> Task details:
Can you rewrite the records below with "yellow t-shirt" changed to "yellow shirt" everywhere it appears and everything else left as it is? Leave the pictures out of your answer.

> Listing:
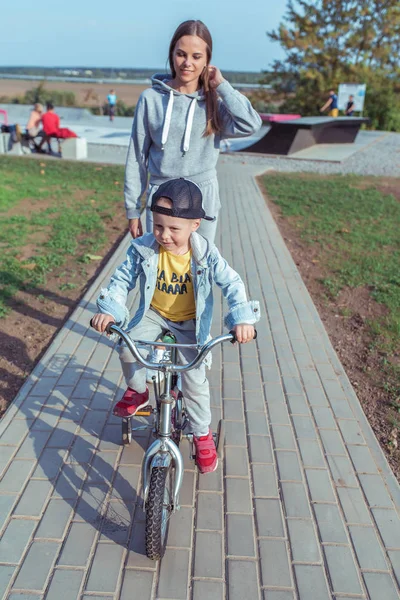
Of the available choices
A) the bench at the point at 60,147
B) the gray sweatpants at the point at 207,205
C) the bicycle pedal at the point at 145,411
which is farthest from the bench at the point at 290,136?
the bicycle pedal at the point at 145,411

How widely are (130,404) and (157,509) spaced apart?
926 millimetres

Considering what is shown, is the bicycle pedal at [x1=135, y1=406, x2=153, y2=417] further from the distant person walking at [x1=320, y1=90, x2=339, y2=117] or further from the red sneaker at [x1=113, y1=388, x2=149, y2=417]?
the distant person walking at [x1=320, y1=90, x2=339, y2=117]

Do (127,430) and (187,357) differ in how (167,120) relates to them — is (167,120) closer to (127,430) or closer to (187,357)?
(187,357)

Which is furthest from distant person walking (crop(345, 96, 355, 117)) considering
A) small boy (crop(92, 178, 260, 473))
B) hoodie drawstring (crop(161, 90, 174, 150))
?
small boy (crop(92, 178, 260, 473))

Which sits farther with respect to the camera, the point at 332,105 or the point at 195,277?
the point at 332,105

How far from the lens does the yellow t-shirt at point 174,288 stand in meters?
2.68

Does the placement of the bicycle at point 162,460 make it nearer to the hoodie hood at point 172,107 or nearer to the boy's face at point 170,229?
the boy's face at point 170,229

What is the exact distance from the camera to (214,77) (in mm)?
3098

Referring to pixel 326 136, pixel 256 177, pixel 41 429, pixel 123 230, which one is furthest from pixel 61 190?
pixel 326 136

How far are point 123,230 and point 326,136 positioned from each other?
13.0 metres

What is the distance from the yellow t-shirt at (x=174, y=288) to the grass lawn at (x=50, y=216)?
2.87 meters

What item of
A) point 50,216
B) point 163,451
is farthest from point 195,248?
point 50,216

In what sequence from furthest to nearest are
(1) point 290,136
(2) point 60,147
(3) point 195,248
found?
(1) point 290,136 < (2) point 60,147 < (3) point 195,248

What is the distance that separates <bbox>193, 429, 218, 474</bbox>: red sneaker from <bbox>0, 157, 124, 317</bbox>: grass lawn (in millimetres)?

> Response:
Of the available choices
A) the bench at the point at 60,147
B) the gray sweatpants at the point at 207,205
C) the bicycle pedal at the point at 145,411
which is farthest from the bench at the point at 290,136?
the bicycle pedal at the point at 145,411

How widely are (130,404) and (157,509) spaced apart?
926 millimetres

Considering what is shown, is the bicycle pedal at [x1=135, y1=406, x2=153, y2=417] further from the distant person walking at [x1=320, y1=90, x2=339, y2=117] or further from the red sneaker at [x1=113, y1=388, x2=149, y2=417]?
the distant person walking at [x1=320, y1=90, x2=339, y2=117]

Do (127,430) and (187,357) differ in how (167,120) relates to them — is (167,120) closer to (127,430) or closer to (187,357)?
(187,357)

Which is furthest from distant person walking (crop(345, 96, 355, 117)) considering
A) small boy (crop(92, 178, 260, 473))
B) hoodie drawstring (crop(161, 90, 174, 150))
?
small boy (crop(92, 178, 260, 473))

Which sits farther with respect to the camera, the point at 332,105 or the point at 195,277?
the point at 332,105

How far from the lens does the yellow shirt at point 174,288 stand in meters?
2.68

Does the placement of the bicycle at point 162,460 make it nearer to the hoodie hood at point 172,107 or nearer to the boy's face at point 170,229?
the boy's face at point 170,229

What is the exact distance from the camera to (214,77) (in mm)?
3098

Referring to pixel 326 136, pixel 256 177, pixel 41 429, pixel 123 230, which one is furthest from pixel 61 190?
pixel 326 136

How far are point 123,230 and point 326,136 positioned from each other?
13.0 metres

What is the distance from the yellow shirt at (x=174, y=288) to the grass lawn at (x=50, y=216)?
2.87 meters

What item of
A) point 50,216
B) point 163,451
is farthest from point 195,248?
point 50,216

In what sequence from furthest to nearest are
(1) point 290,136
(2) point 60,147
(3) point 195,248
found?
(1) point 290,136 < (2) point 60,147 < (3) point 195,248

What is the distance that separates <bbox>193, 429, 218, 474</bbox>: red sneaker from <bbox>0, 157, 124, 317</bbox>: grass lawn (in millimetres)?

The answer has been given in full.